• _To do_
Please copy everything from "In short, there" down to "postulated in [BD1995]?" in the post on definitions of $n$-categories, replacing "hypothesis" with "conjecture".

What's the standard definition, if any, of an $n$-category as of 2020? The literature I can tap into is quite limited, but I'll try my best to list what I had so far.
In [Lei2001], Leinster demonstrated 10 different definitions for an $n$-category, and made no comment on whether they are equivalent or not. In [BSP2011], the authors set up axioms and claimed that all (many?) definitions of an $(\infty,n)$-category so far satisfy their axioms, and therefore are equivalent (up to some action). I include those definitions here for completeness:
- (a) Charles Rezk’s complete Segal Θn-spaces,
- (b) the n-fold complete Segal spaces,
- (c) André Hirschowitz and Simpson’s Segal n-categories,
- (d) the n-relative categories of Clark Barwick and Dan Kan,
- (e) categories enriched in any internal model category whose underlying homotopy theory is a homotopy theory of (∞, n)-categories,
- (f) when n = 1, Boardman and Vogt’s quasicategories,
- (g) when n = 1, Lurie’s marked simplicial sets, and
- (h) when n = 2, Lurie’s scaled simplicial sets,
However, all cases in [Lei2001] do not seem to be covered, and there are even more here. What's the crucial difference between defining an $n$-category and an $(\infty,n)$-category?
In short, there are many definitions for higher categories.. so which one should we use? Is there a list of all definitions made, and a discussion on which is equivalent to which under which sense? Are there also discussions on which definition satisfies the three hypotheses
- stabilization hypothesis
- tangle hypothesis
- cobordism hypothesis
postulated in [BD1995]?
- [Lei2001]: A Survey of Definitions of n-Category-[Tom Leinster]-[arXiv:math--0107188]
- [BSP2011]: On the Unicity of the Homotopy Theory of Higher Categories-[Clark Barwick and Christopher Schommer-Pries]-[arXiv:1112.0040]
- [BD1995]: Higher-dimensional Algebra and Topological Quantum Field Theory-[John C. Baez and James Dolan]-[arXiv:q-alg--9503002]

• _Supplied material_
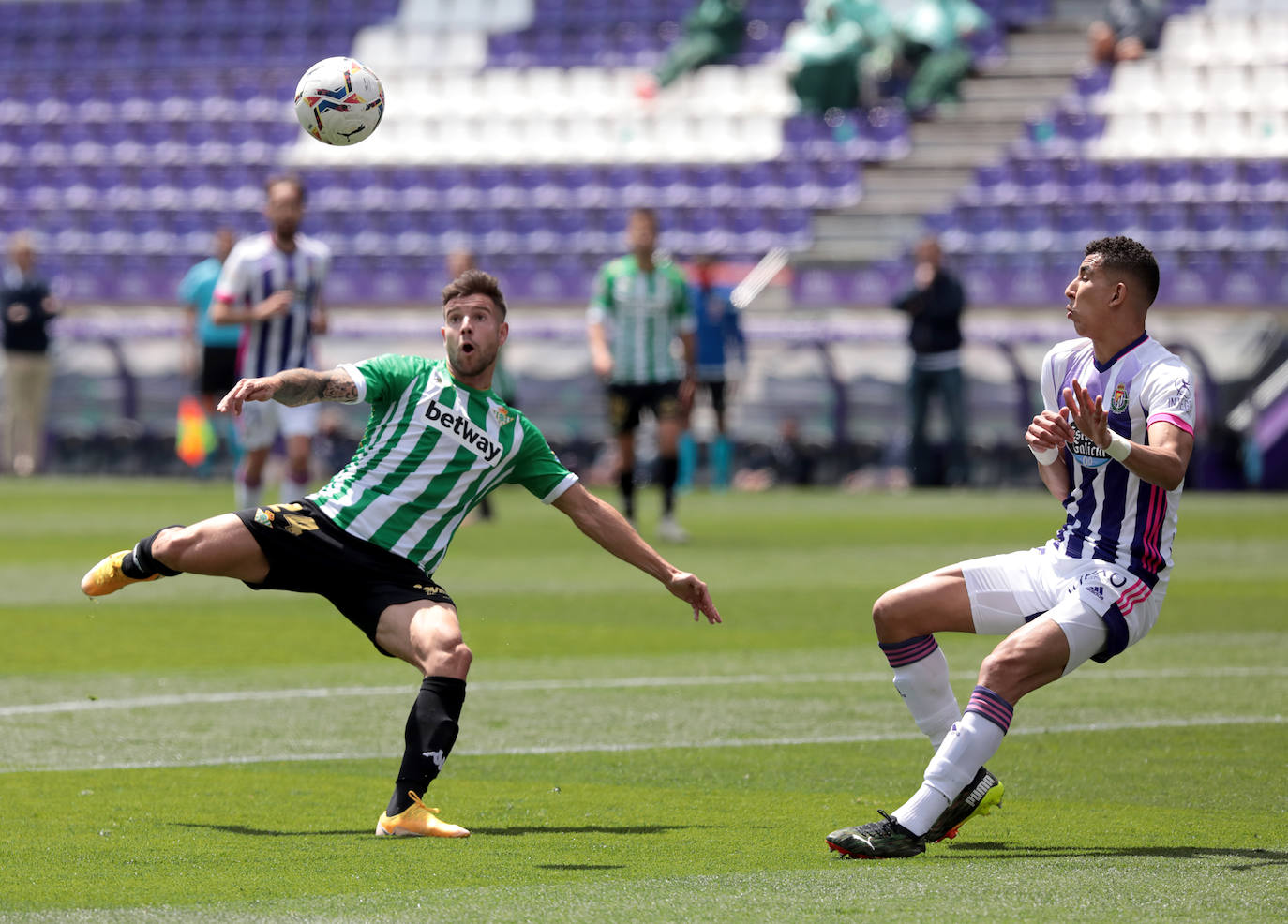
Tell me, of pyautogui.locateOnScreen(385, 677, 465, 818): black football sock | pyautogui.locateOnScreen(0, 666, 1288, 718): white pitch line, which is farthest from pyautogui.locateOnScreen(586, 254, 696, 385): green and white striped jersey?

• _Result_
In short, there are many definitions for higher categories.. so which one should we use? Is there a list of all definitions made, and a discussion on which is equivalent to which under which sense? Are there also discussions on which definition satisfies the three hypotheses
- stabilization conjecture
- tangle conjecture
- cobordism conjecture
postulated in [BD1995]?